Sen. Dan Johnson, R-Lewiston, will take over the Senate tax committee from longtime Chairman Jeff Siddoway, R-Terreton, who earned a reputation for blocking tax-cut legislation out of concern over school funding. Siddoway will now chair the Senate State Affairs Committee, which tackles hot-button issues ranging from abortion, gun rights and discrimination to liquor and gambling.

“I assume there are a lot of people who are celebrating that I’m not tax chairman anymore,” Siddoway said Thursday.

However, he said, “I have 100 percent confidence in Dan Johnson, who’s now going to chair the tax committee. I know that we have similar concerns.”

Johnson, a fourth-term senator, said, “It’s a big assignment – I’m looking forward to the challenge. We have a lot of work ahead of us.” He noted that Siddoway will be among other experienced members still serving on the panel.

The switch comes a day after Gov. Butch Otter told the Associated Taxpayers of Idaho that he’s not planning to propose any tax-relief legislation this year, and education will continue to be his top focus – but that he’ll consider tax-cut proposals from lawmakers if they make it through the Legislature.

“But we don’t believe, never have, that using tax policy to starve government is the right policy to have,” Otter said. “Tax policy should be … based on what is needed.”

Siddoway said, “I have no wish to grow government, but if we’re going to hire people to run our schools and teach our kids, we’ve got to treat those people properly, and to do that, we’ve got to have the revenues available.”

Idaho is in the third year of its five-year plan to improve education; to continue it, lawmakers will need to cover a $58 million increase in funding for teacher pay next year to continue phasing in a new career ladder.

The panel that Siddoway will now chair previously was chaired by Sen. Curt McKenzie, who left the Senate to make an unsuccessful run for the Idaho Supreme Court.

North Idaho Panhandle lawmakers emerged from Thursday’s organizational session of the Legislature with the same number of committee chairmanships as the year before – Sen. Shawn Keough, R-Sandpoint, and House Business Chairman Vito Barbieri, R-Dalton Gardens, will keep their chairmanships – but picked up four additional vice-chairmanships, two in the Senate and two in the House.

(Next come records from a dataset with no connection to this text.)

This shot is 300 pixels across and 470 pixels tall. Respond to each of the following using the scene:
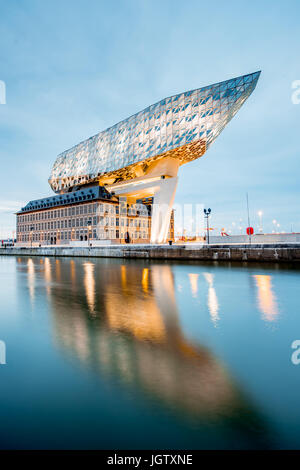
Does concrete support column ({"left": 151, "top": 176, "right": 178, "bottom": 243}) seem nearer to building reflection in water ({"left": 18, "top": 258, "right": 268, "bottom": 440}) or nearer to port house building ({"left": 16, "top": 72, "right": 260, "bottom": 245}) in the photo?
port house building ({"left": 16, "top": 72, "right": 260, "bottom": 245})

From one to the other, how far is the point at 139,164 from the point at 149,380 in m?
47.0

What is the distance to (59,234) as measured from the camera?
81.8m

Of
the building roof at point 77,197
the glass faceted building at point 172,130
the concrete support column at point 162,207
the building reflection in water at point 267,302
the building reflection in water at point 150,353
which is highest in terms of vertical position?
the glass faceted building at point 172,130

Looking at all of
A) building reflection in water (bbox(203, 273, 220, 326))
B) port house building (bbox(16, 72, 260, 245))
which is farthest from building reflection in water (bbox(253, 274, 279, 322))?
port house building (bbox(16, 72, 260, 245))

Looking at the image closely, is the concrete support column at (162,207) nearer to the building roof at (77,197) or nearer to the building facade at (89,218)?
the building facade at (89,218)

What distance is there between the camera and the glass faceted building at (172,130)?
39281 millimetres

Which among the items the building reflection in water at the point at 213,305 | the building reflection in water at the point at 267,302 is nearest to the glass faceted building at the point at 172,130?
the building reflection in water at the point at 267,302

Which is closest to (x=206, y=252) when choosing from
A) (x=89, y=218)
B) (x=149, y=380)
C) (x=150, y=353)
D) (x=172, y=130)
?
(x=172, y=130)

Sen. Mary Souza, R-Coeur d’Alene, will become vice-chair of the Senate Health and Welfare Committee, and Sen. Bob Nonini, R-Coeur d’Alene, will be vice-chair of the Senate Transportation Committee.

Rep. Luke Malek, R-Coeur d’Alene, is the new vice-chair of the House Judiciary Committee, and Rep. Eric Redman, R-Athol, will be vice-chair of the House Local Government Committee.

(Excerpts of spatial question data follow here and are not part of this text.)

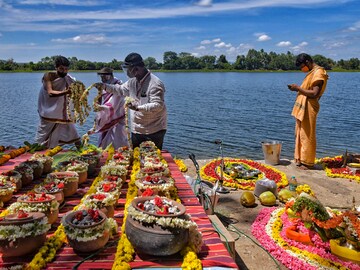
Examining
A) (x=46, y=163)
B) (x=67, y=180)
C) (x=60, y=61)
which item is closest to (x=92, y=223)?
(x=67, y=180)

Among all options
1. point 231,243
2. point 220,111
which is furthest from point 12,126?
point 231,243

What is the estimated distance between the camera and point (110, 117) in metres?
7.21

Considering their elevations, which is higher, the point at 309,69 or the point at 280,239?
the point at 309,69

“It’ll be a new experience and I appreciate the honor – I’ll do the best I can,” Redman said.

The turnover on the budget-writing Joint Finance-Appropriations Committee – half the panel will be new next year – included the addition of two second-term North Idaho lawmakers: Souza and Rep. Sage Dixon, R-Ponderay.

Souza said she’s ready for the new assignment, which is among the most demanding roles in the Legislature. “I’ve been told that you learn a lot about how the Legislature works, how the state works,” she said.

Keough, who will continue to serve as JFAC co-chair, said she’s pleased with her new committee. “They’re all smart, intelligent,” she said. “It’ll bring some different perspectives.”

Sen. Steve Bair, R-Blackfoot, will continue as chair of the Senate Resources Committee, despite a request to legislative leaders from 14 former Idaho Fish and Game commissioners that he be replaced in that position. The former commissioners differ with Bair over his support for auctioning off more hunting tags to the highest bidders.

Rep. Julie VanOrden, R-Pingree, will be the new House education chair, moving up from the vice-chair spot. She succeeds former Rep. Reed DeMordaunt, R-Eagle, who didn’t seek re-election and whose former seat was won by his wife, Gayann DeMordaunt.

New Rep. Paul Amador, R-Coeur d’Alene, drew assignments to the education, agriculture and judiciary committees in the House. “I think they’re great,” he said. “I told Speaker (Scott) Bedke a couple days ago, ‘Put me anywhere you need me.’ I’m here to serve the state.”